- Your instructions -
Although the records contain pictures, only their text should be repeated, exactly as it stands.
# # #
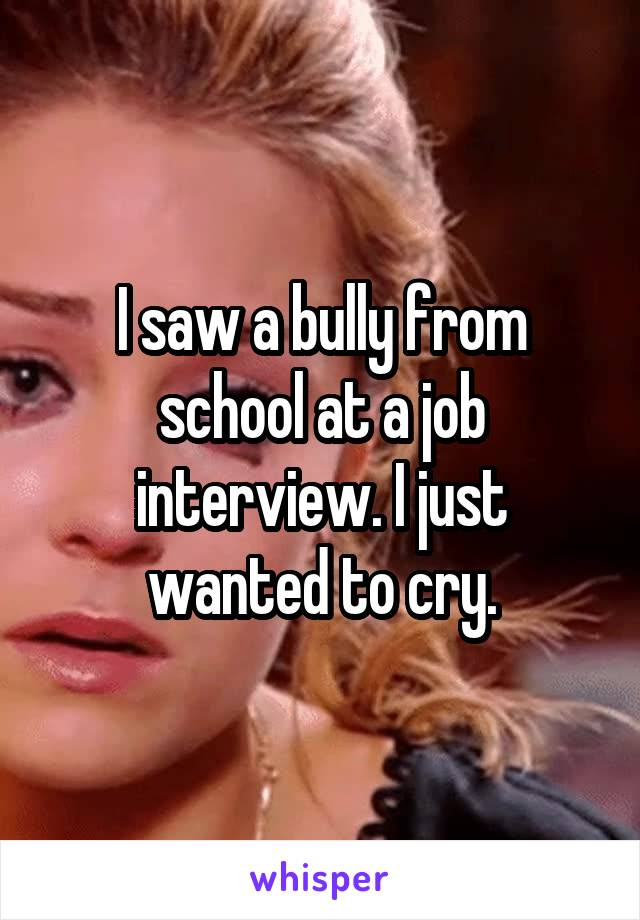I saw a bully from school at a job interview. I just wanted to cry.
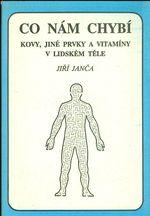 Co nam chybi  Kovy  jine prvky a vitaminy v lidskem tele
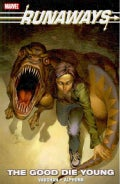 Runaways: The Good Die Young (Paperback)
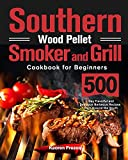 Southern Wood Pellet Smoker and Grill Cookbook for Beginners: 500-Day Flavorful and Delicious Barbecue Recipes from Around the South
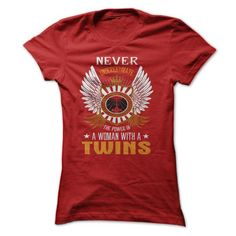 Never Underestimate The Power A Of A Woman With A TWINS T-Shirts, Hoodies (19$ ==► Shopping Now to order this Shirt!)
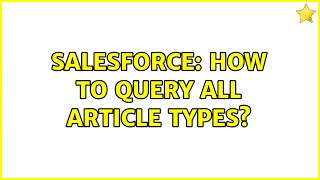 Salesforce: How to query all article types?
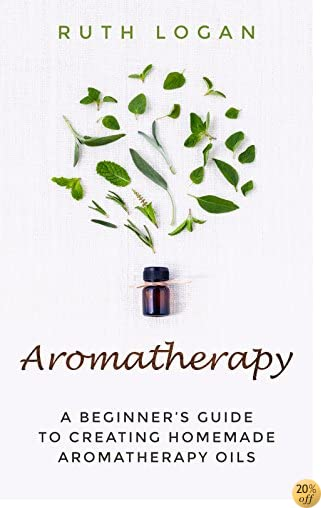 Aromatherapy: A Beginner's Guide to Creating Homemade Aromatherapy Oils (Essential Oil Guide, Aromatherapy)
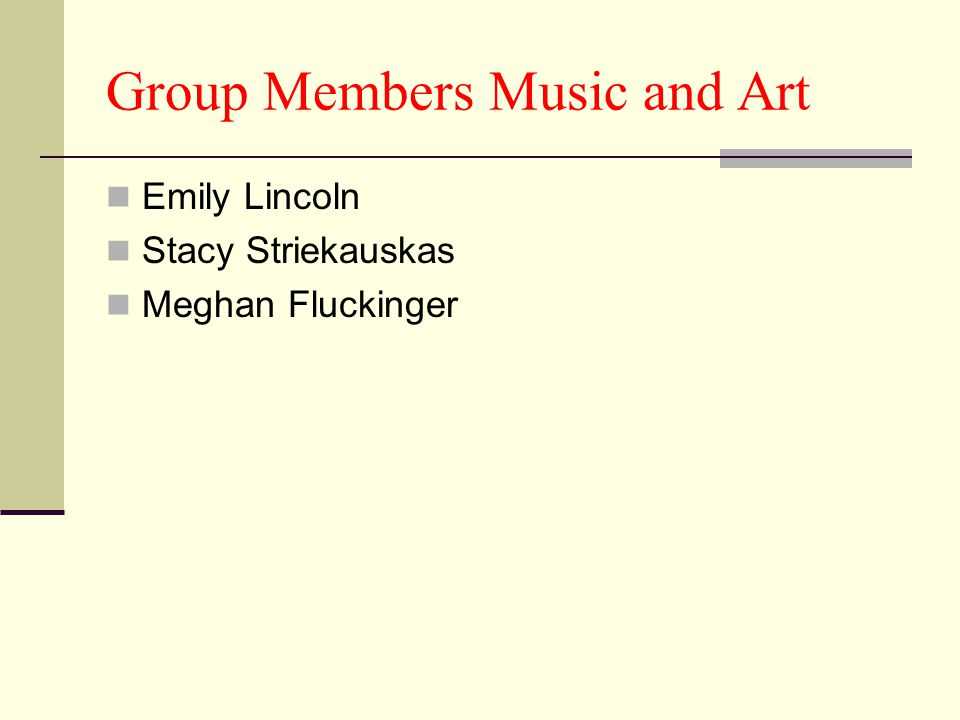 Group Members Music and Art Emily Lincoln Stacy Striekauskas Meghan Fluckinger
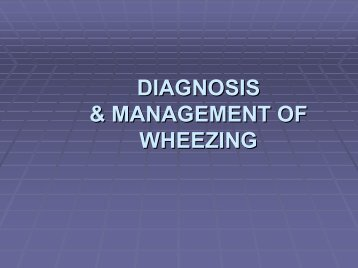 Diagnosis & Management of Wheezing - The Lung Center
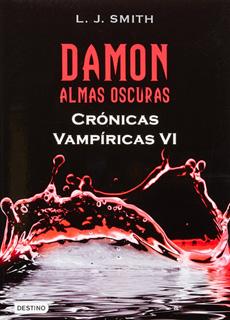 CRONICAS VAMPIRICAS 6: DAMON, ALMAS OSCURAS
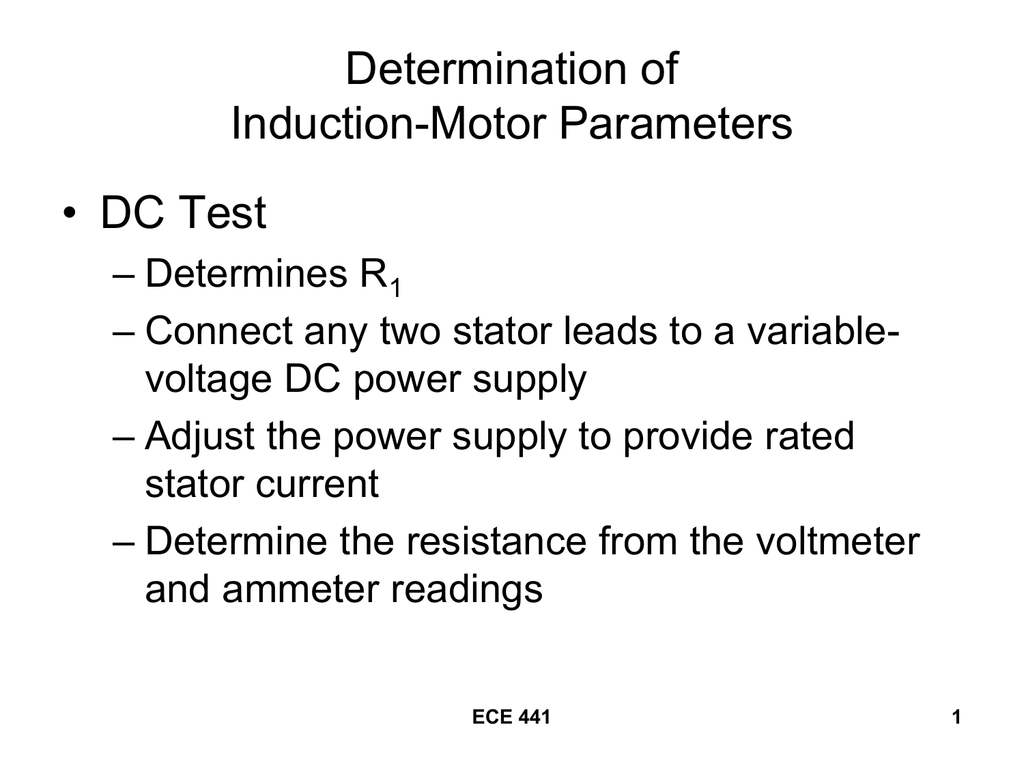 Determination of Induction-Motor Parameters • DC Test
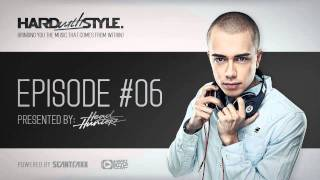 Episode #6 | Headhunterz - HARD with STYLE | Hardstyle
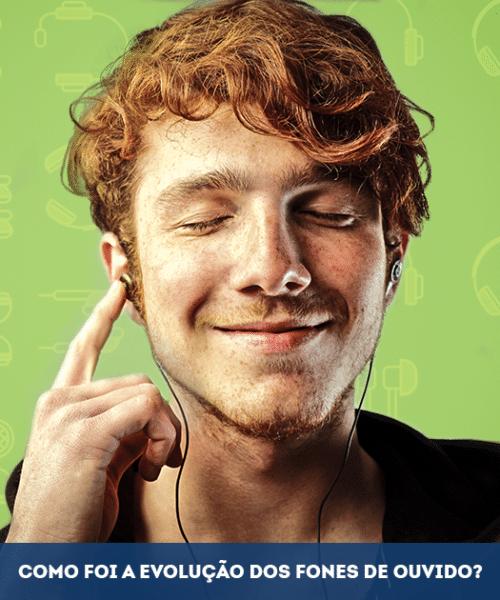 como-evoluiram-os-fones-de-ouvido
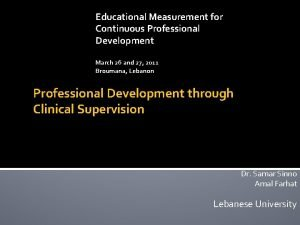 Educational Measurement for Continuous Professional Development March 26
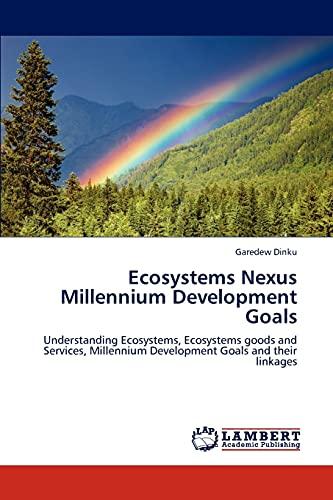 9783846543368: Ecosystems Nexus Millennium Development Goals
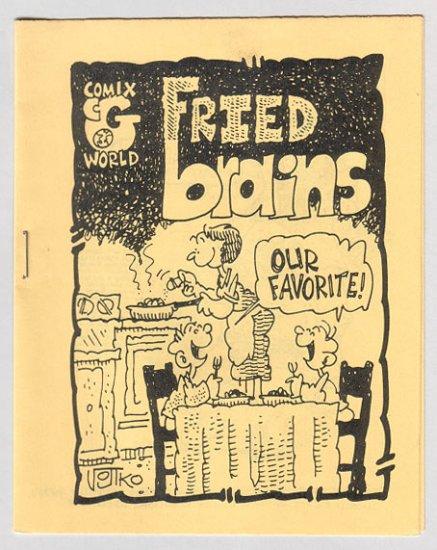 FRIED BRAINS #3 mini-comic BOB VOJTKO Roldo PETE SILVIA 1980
# # #
- Written response -
I saw a bully from school at a job interview. I just wanted to cry.
 Co nam chybi  Kovy  jine prvky a vitaminy v lidskem tele
 Runaways: The Good Die Young (Paperback)
 Southern Wood Pellet Smoker and Grill Cookbook for Beginners: 500-Day Flavorful and Delicious Barbecue Recipes from Around the South
 Never Underestimate The Power A Of A Woman With A TWINS T-Shirts, Hoodies (19$ ==► Shopping Now to order this Shirt!)
 Salesforce: How to query all article types?
 Aromatherapy: A Beginner's Guide to Creating Homemade Aromatherapy Oils (Essential Oil Guide, Aromatherapy)
 Group Members Music and Art Emily Lincoln Stacy Striekauskas Meghan Fluckinger
 Diagnosis & Management of Wheezing - The Lung Center
 CRONICAS VAMPIRICAS 6: DAMON, ALMAS OSCURAS
 Determination of Induction-Motor Parameters • DC Test
 Episode #6 | Headhunterz - HARD with STYLE | Hardstyle
 como-evoluiram-os-fones-de-ouvido
 Educational Measurement for Continuous Professional Development March 26
 9783846543368: Ecosystems Nexus Millennium Development Goals
 FRIED BRAINS #3 mini-comic BOB VOJTKO Roldo PETE SILVIA 1980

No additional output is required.